BigQuery Lineage Scanner

Scanned and supported objects

While we strive for comprehensive lineage capture, certain dataflows and transformations might be incomplete or unavailable due to technical constraints. We continuously work to expand coverage and accuracy.

Supported statements types

CREATE TABLE AS SELECT
CREATE VIEW
INSERT
MERGE
SELECT
UPDATE

Supported database objects

Views
Materialized views

Limitations

Some SQL constructs might not be supported.

Fallback lineage provides table-level lineage only. See Fallback table-level lineage > Limitations.

Supported connectivity

The scanner connects to the BigQuery server using the following connection method:

Connector type: JDBC.
Authentication method: Service account key.

BigQuery permissions

Google Cloud Platform (GCP) roles and permissions for metadata extraction

To enable the extraction of metadata across multiple BigQuery projects, ensure that the following permissions and roles are correctly assigned to the service account. These permissions are required for each project where metadata will be extracted.

The same service account should be used for all projects.

Before you start

Keep in mind:

The following roles must be assigned per project where metadata extraction is required.
Use the same service account across all projects to streamline the metadata extraction process.

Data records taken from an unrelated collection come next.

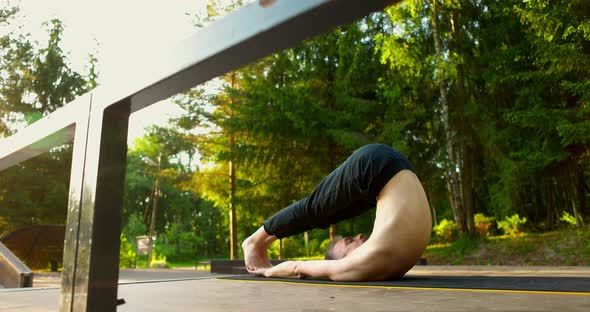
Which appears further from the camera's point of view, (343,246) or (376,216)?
(343,246)

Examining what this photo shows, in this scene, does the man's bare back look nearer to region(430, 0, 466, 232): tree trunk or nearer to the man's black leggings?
the man's black leggings

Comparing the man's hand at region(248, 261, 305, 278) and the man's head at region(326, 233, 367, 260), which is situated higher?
the man's head at region(326, 233, 367, 260)

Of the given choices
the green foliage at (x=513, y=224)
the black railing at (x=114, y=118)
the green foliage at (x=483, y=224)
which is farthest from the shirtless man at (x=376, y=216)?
the green foliage at (x=483, y=224)

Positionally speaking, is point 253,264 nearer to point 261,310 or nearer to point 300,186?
point 261,310

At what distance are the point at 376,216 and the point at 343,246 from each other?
14.1 inches

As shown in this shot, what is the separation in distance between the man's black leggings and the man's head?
0.60 feet

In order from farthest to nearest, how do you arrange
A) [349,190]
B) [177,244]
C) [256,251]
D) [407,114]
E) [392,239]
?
[177,244] → [407,114] → [256,251] → [349,190] → [392,239]

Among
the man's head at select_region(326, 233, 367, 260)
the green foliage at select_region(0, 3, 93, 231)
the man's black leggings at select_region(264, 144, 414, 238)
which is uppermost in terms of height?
the green foliage at select_region(0, 3, 93, 231)

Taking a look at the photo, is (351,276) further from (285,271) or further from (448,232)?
(448,232)

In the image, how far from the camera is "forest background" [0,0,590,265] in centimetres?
940

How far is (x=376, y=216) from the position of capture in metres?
2.79

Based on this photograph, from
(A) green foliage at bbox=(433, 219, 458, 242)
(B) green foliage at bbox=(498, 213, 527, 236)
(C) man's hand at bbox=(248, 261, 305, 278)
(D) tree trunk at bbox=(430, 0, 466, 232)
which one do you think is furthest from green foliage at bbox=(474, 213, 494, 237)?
(C) man's hand at bbox=(248, 261, 305, 278)

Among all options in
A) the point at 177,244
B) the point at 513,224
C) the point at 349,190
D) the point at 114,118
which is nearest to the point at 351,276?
the point at 349,190

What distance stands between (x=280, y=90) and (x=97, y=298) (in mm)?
10666
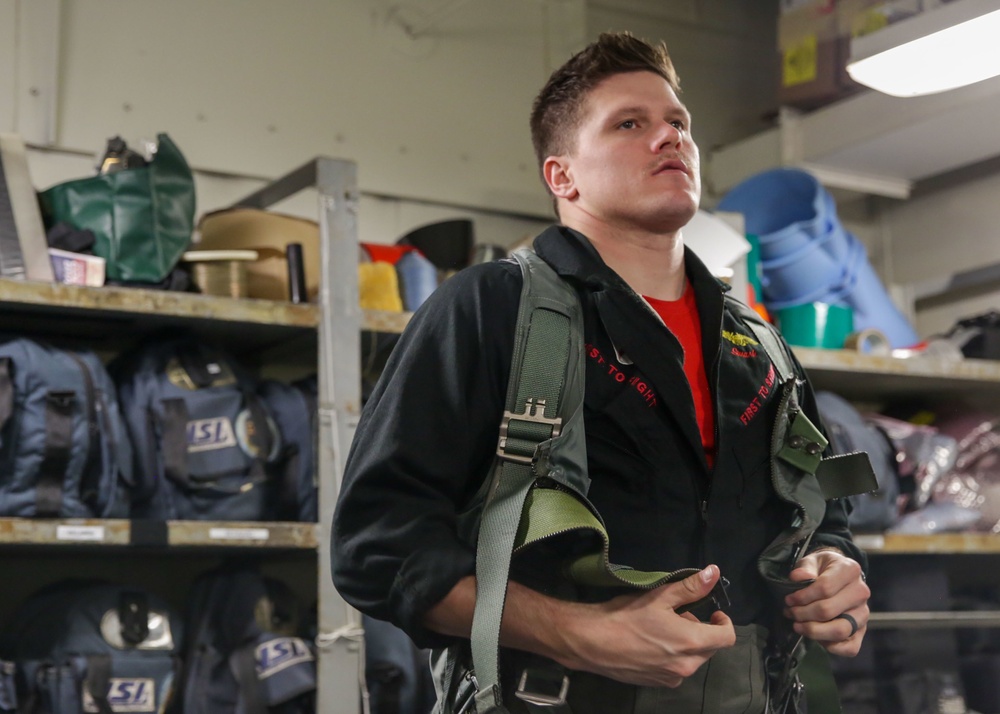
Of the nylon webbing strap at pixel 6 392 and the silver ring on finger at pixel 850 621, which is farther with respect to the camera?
the nylon webbing strap at pixel 6 392

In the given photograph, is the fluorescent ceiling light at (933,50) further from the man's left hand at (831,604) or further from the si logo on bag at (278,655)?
the si logo on bag at (278,655)

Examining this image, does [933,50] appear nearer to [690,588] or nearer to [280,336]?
[280,336]

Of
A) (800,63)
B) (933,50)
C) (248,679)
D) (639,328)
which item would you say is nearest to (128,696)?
(248,679)

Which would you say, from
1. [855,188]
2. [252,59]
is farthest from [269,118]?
[855,188]

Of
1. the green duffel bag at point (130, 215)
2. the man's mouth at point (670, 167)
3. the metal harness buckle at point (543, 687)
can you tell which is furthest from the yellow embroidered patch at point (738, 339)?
the green duffel bag at point (130, 215)

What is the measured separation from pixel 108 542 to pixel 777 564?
5.87 feet

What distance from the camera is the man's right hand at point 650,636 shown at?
146 cm

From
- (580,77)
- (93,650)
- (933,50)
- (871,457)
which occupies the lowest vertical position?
(93,650)

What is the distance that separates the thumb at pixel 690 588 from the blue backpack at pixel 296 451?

Step 1: Assign required GCP roles to the service account

The service account must have sufficient permissions to query metadata and access query history. Assign the following roles to the service account for each project:

BigQuery Metadata Viewer (roles/bigquery.metadataViewer)

Grants permissions to read metadata about datasets, tables, and views.
Needs to be set for all extracted projects.
Required to allow access to table, column, and view metadata.

BigQuery Resource Viewer (roles/bigquery.resourceViewer)

Grants permissions to view BigQuery workloads but does not grant permission to create or modify any slot reservations or commitments.
Needs to be set for all extracted projects.
Required to allow access to the query metadata.

BigQuery Job User (roles/bigquery.jobUser)

Grants permissions to run queries and list jobs.
Needs to be set in the project for which service account key is created.
Required to allow access to query history and enables running queries to extract metadata.

Step 2: Generate a service account key file

Once you assign the required roles to the service account, generate a service account key file for authentication:

Go to the Google Cloud Console.
Navigate to IAM & Admin > Service Accounts.
Select the service account that will be used for metadata extraction.
Select Keys > Add Key > Create New Key.
Choose the JSON key type and download the key file.

Keep this JSON key file secure, as it contains credentials for the service account. Use this key file to authenticate the service account when extracting metadata.

Step 3: Enable fallback table-level lineage (optional)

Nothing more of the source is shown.